Paderno Dugnano (Milano) – Dopo la strage di Paderno Dugnano di agosto, la psicoterapeuta Giada Maslovaric si era presa cura di tutta la comunità. Adolescenti, genitori, insegnanti rimasti sconvolti dal triplice omicidio che aveva visto il fratellino Lorenzo di 12 anni e i genitori Daniela e Fabio. Esperta in trauma, aveva il 17enne Riccardo uccidere con 68 coltellate condotto un intervento Emdr nelle scuole, ancora prima che le lezioni ripartissero.

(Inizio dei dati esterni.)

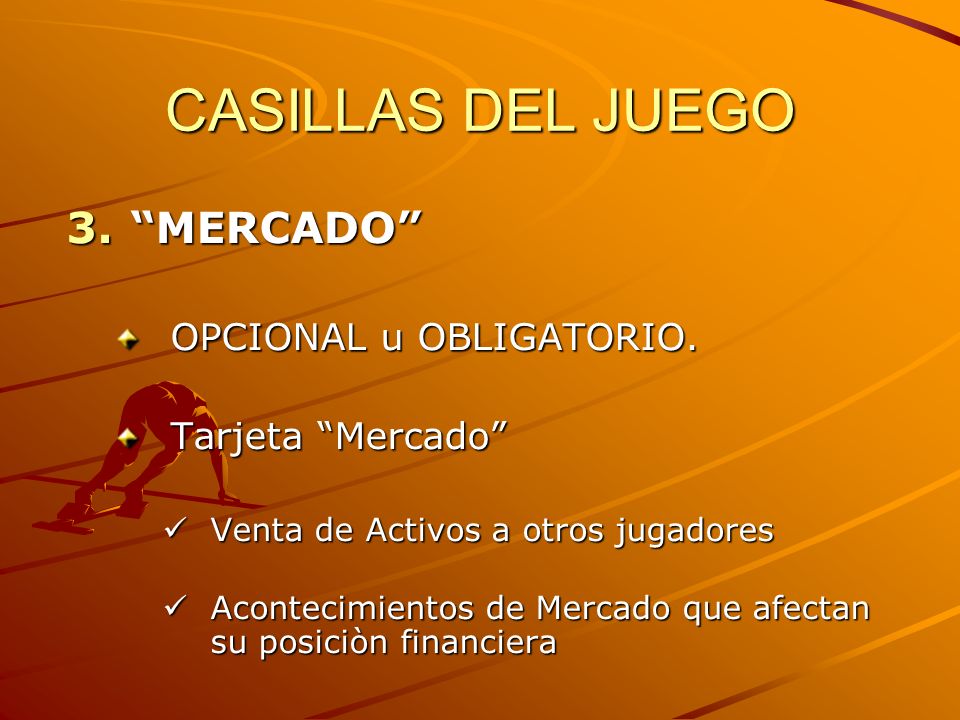 CASILLAS DEL JUEGO

3. “MERCADO”

OPCIONAL u OBLIGATORIO.

Tarjeta “Mercado”

✓ Venta de Activos a otros jugadores

✓ Acontecimientos de Mercado que afectan su posiciòn financiera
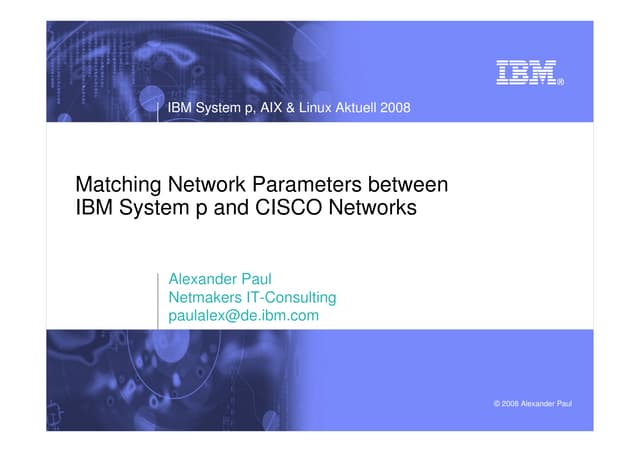 IBM®

IBM System p, AIX & Linux Aktuell 2008

Matching Network Parameters between IBM System p and CISCO Networks

Alexander Paul
Netmakers IT-Consulting
paulalex@de.ibm.com

© 2008 Alexander Paul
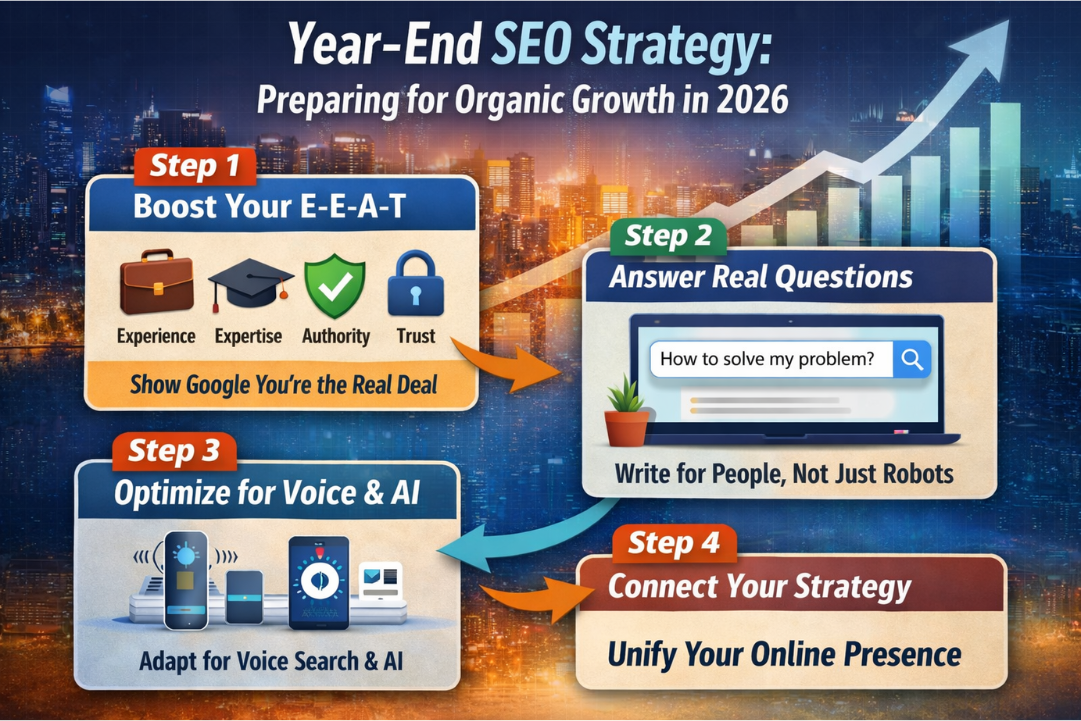 Year-End SEO Strategy:
Preparing for Organic Growth in 2026

Step 1
Boost Your E-E-A-T
Experience Expertise Authority Trust
Show Google You're the Real Deal

Step 2
Answer Real Questions
How to solve my problem?
Write for People, Not Just Robots

Step 3
Optimize for Voice & AI
Adapt for Voice Search & AI

Step 4
Connect Your Strategy
Unify Your Online Presence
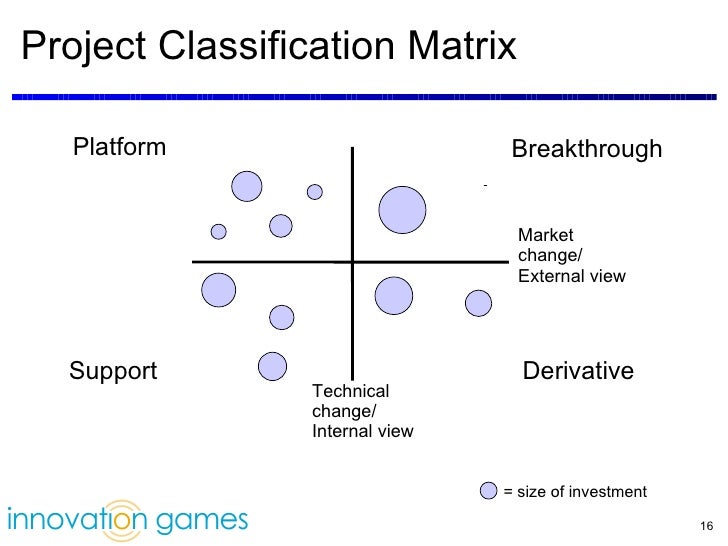 Project Classification Matrix

Platform

Breakthrough

Market change/ External view

Support

Derivative

Technical change/ Internal view

= size of investment

innovation games

16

Domani sera il Comune le consegnerà la Calderina d’Oro, la massima onorificenza civica.
Dottoressa, cosa pensa di questo riconoscimento?
“È un premio sorprendente e inaspettatamente bello. Il lavoro è stato collettivo. Anche il Comune si è mosso subito, in modo dialogante e cooperativo. Soprattutto in ascolto dei professionisti e questo non è scontato. Tante realtà, dopo eventi così traumatici, vanno in chiusura, in evitamento. A Paderno c’è stato un grande movimento coraggioso. Si è agito col cuore”.
Per lei cosa ha rappresentato questo incarico?
“È stato il più complesso. Dalla strage di Erba in avanti ho visto tanti omicidi, infanticidi, sono stata nelle terre segnate dal terremoto, come L’Aquila. Ma qui ero nelle mie scuole, nel mio paese. Sono rimasta anch’io sconvolta da quello che è successo. Ma sono fiera della risposta data dal mio territorio”.
Il percorso Emdr si è concluso nelle scuole?
“Sì, perché l’obiettivo è proprio di agire in tempi rapidi sulla rielaborazione dei dettagli più disturbanti e faticosi. Abbiamo iniziato con le persone più vicine a Riccardo e Lorenzo. Abbiamo seguito in tre incontri i compagni di scuola, gli amici, gli insegnanti. Altre sessioni psicoeducative e di prevenzione sono state aperte a tutta la cittadinanza, come la serata con il dottor Alberto Pellai, che ha rappresentato un passaggio di testimone. Come genitori ed educatori non possiamo controllare tutto dei nostri ragazzi, ma dobbiamo impegnarci ad alzare lo sguardo. Dopo 20 anni, vorrei spostarmi sulla prevenzione: bisogna lavorare quando i banchi sono pieni e non quando ce ne è qualcuno vuoto”.
Cosa le ha lasciato questo ciclo di incontri a Paderno?
“Sono rimasta colpita dalla fatica dei genitori. Lo spavento nel non sapere cosa accade nella cameretta dei figli e nei loro smartphone. Il loro senso di sicurezza è stato molto scosso. Tra adulti e adolescenti c’è una distanza fisiologica. L’adolescenza è il momento in assoluto in cui si sperimenta la differenziazione. Ma oggi c’è altro”.
Cosa?
“Un mondo che corre molto più velocemente. Abbiamo sempre meno strumenti per stare al passo dei nostri ragazzi. Dobbiamo capire come riuscire a fermarci più tempo in uno scambio vero e comunicativo, anche in silenzio, senza frenesia”.
Smartphone e social ci allontanano ancora di più dai figli?
“L’adolescente si annoia più velocemente, a causa della dopamina. Ma oggi il suo cervello è disabituato ad articolare più parole e a stare, a sostare in un ragionamento. Ormai abbiamo diversa letteratura scientifica che ci parla degli effetti dei cellulari su grado di attenzione, interazione, funzioni cognitive. Non significa demonizzare mezzi che hanno potenzialità infinite ma avere un senso critico, capire come limitare l’impatto e proteggere i ragazzi da un cambiamento sempre più veloce”.
Ci sono progetti su Paderno?
“Nella mia testa sì, ma devo ancora proporli. Mi piacerebbe un festival dedicato all’adolescenza sui temi del fallimento e della vergogna. Sono stata a Matera: davanti a 600 ragazzi abbiamo parlato di suicidio e vergogna. Sono temi delicati, che non dobbiamo banalizzare, e credo sia importante trattarli nell’hinterland milanese, perché questo è il luogo più iperperformante d’Italia. In qualsiasi settore, a partire da qualsiasi età”.